Table 1 presents the evaluation metrics for models predicting four classes of student results: Distinction, Fail, Pass, and Withdrawn. The Stacking model exhibits the highest performance across most metrics, with a Precision of 83%, Recall of 81%, F1 Score of 81%, Accuracy of 81%, and an AUC of 96%. This indicates that the Stacking model is the most effective in handling the complexity of four distinct classes. In contrast, the AdaBoost model performs the poorest, with the lowest metrics in all categories, especially an F
1 Score of 46% and an Accuracy of 50%. This suggests that AdaBoost struggles with the multi-class classification problem.
Figure 2 and
Figure 3 show the confusion matrices and ROC curves of the models for the four classes (Distinction, Fail, Pass, Withdrawn) of the students’ final results.

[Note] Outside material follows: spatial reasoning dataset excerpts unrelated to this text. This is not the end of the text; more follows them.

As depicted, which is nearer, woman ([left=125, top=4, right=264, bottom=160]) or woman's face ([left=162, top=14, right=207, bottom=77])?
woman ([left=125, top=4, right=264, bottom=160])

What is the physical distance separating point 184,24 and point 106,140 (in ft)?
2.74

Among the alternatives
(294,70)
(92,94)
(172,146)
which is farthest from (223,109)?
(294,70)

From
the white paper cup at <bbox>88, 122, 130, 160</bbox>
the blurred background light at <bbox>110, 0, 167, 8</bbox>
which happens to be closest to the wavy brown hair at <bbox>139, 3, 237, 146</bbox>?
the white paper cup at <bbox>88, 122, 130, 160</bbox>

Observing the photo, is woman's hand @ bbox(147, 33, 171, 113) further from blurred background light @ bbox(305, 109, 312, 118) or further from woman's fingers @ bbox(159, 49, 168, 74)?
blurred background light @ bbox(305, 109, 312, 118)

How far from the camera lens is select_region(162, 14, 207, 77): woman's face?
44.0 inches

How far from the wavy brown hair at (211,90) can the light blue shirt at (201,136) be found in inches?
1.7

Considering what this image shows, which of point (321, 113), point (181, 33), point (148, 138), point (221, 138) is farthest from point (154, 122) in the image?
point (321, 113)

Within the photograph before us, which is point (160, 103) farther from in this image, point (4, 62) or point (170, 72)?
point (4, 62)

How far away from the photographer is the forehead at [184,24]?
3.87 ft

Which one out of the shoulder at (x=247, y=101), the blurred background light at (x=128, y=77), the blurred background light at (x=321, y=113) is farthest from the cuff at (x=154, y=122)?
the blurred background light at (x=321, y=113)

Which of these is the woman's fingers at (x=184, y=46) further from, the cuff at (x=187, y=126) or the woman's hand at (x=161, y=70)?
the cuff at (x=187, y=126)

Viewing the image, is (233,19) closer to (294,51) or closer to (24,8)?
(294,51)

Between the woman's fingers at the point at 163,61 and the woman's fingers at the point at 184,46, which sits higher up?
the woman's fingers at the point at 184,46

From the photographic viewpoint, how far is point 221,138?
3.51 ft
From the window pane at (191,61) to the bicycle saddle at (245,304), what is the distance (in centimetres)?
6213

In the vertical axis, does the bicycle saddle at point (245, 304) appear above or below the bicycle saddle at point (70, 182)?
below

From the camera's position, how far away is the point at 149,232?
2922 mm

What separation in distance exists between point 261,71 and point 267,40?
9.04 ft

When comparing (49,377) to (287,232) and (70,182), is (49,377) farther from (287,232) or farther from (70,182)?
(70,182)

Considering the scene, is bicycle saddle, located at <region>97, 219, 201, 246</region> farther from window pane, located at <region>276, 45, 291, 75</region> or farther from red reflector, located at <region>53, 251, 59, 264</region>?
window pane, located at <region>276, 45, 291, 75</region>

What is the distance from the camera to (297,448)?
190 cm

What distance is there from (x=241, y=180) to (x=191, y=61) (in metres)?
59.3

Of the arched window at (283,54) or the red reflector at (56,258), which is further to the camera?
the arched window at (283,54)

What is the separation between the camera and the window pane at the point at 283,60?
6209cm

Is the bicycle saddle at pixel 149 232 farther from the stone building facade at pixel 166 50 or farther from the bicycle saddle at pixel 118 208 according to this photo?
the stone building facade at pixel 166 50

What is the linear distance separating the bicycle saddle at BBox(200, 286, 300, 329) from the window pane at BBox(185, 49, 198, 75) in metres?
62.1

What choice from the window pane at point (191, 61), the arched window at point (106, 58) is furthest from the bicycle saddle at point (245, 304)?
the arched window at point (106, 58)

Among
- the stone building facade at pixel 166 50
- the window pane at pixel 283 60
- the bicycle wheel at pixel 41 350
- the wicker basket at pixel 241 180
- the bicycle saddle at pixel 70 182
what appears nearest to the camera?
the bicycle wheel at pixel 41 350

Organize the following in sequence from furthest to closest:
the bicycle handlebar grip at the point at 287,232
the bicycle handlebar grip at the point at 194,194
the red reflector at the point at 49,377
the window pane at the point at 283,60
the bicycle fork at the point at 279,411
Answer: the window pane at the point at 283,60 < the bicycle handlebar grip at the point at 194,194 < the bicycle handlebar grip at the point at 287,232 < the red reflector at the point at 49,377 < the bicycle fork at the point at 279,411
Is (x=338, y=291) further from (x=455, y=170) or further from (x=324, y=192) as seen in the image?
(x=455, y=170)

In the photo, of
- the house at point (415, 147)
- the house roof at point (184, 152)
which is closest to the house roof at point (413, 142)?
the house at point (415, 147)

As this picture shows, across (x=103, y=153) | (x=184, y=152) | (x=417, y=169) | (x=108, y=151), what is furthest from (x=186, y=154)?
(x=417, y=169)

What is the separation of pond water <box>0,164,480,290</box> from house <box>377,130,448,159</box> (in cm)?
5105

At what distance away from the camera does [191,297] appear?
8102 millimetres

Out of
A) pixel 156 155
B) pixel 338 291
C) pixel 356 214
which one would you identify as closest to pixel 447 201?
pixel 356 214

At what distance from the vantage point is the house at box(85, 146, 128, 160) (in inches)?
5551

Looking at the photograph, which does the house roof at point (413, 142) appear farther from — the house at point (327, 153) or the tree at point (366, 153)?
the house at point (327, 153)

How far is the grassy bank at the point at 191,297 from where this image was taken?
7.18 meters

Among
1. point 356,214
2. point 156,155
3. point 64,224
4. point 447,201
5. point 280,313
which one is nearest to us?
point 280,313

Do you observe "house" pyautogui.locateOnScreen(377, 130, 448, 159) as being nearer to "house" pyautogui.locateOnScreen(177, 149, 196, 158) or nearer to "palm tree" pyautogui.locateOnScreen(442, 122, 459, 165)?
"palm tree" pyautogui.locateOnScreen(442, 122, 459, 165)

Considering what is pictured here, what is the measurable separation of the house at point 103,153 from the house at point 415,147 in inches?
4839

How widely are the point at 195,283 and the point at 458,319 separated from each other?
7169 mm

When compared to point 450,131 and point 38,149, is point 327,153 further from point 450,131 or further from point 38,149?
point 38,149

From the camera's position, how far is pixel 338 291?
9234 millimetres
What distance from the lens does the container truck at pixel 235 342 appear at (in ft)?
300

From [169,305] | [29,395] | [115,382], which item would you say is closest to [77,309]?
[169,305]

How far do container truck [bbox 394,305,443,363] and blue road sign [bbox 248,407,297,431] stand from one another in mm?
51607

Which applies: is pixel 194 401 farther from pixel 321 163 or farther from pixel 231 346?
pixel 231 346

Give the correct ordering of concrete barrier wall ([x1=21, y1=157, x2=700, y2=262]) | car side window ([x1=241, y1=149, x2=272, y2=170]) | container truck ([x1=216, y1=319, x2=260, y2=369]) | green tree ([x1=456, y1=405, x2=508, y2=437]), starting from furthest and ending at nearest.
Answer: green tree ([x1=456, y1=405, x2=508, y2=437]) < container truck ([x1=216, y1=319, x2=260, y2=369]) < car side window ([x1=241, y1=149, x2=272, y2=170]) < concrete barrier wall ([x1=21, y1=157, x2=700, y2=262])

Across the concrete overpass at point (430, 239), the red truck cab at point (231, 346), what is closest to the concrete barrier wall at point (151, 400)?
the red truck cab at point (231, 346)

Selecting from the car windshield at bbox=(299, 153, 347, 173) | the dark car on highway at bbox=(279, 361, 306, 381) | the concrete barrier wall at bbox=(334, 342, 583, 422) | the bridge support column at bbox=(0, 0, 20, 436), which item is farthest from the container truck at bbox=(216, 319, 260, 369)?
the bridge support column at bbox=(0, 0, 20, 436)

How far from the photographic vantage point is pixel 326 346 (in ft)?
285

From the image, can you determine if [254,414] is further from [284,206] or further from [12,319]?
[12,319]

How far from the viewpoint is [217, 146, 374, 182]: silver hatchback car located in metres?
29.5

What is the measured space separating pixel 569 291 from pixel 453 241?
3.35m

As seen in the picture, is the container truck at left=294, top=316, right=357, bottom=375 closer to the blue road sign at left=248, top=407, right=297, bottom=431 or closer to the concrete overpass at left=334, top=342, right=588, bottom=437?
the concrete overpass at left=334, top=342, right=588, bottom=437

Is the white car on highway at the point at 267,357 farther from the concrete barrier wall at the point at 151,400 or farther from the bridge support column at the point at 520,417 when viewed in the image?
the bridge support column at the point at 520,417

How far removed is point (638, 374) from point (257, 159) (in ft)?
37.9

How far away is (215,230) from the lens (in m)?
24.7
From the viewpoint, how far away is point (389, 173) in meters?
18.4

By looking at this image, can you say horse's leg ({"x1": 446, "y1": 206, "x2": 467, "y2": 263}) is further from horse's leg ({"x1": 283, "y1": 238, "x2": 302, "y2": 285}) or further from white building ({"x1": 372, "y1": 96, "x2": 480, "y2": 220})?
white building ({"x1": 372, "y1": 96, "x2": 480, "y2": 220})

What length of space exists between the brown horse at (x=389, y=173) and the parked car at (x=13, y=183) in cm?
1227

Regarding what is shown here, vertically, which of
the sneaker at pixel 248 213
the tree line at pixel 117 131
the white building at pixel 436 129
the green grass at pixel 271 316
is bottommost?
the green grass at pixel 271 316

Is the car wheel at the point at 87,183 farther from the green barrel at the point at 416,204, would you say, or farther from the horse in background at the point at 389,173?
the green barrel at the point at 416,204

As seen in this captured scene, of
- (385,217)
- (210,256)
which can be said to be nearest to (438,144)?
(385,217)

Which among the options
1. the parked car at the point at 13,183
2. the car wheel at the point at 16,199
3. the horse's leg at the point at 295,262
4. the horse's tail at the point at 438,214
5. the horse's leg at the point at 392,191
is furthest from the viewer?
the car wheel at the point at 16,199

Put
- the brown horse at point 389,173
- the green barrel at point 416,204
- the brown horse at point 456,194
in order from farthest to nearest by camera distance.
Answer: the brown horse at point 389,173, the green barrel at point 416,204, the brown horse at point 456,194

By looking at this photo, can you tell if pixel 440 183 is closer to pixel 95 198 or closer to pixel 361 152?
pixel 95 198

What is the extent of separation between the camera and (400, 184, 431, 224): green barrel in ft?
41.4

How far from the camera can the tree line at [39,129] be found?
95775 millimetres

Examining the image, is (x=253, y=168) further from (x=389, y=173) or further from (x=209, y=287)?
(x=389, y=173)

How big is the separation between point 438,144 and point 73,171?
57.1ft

Figure 2 shows that all the models consistently predict the correct performances except Gradient Boosting and AdaBoost which returned poor predictions for students in the failure category. Similar results were observed in the ROC curves for the Fail categories in
Figure 3 for Gradient Boosting and AdaBoost.
Table 2 summarizes the performance of the models for three classes: Fail, Pass & Distinction, and Withdrawn. The Stacking model again leads with 88% across all metrics and an AUC of 97%, showing strong predictive capability. Random Forest and ExtraTrees also perform well, each achieving 87% Precision, Recall, F
1 Score, and Accuracy, with an AUC of 96%. AdaBoost shows improvement compared to the four-class scenario but remains the weakest, with an F
1 Score of 57% and an Accuracy of 63%. This indicates that reducing the number of classes improves the model’s performance, but not uniformly across all models.
Figure 4 and
Figure 5 show the confusion matrices and ROC curves of the models for the three classes (Fail, Pass & Distinction, Withdrawn.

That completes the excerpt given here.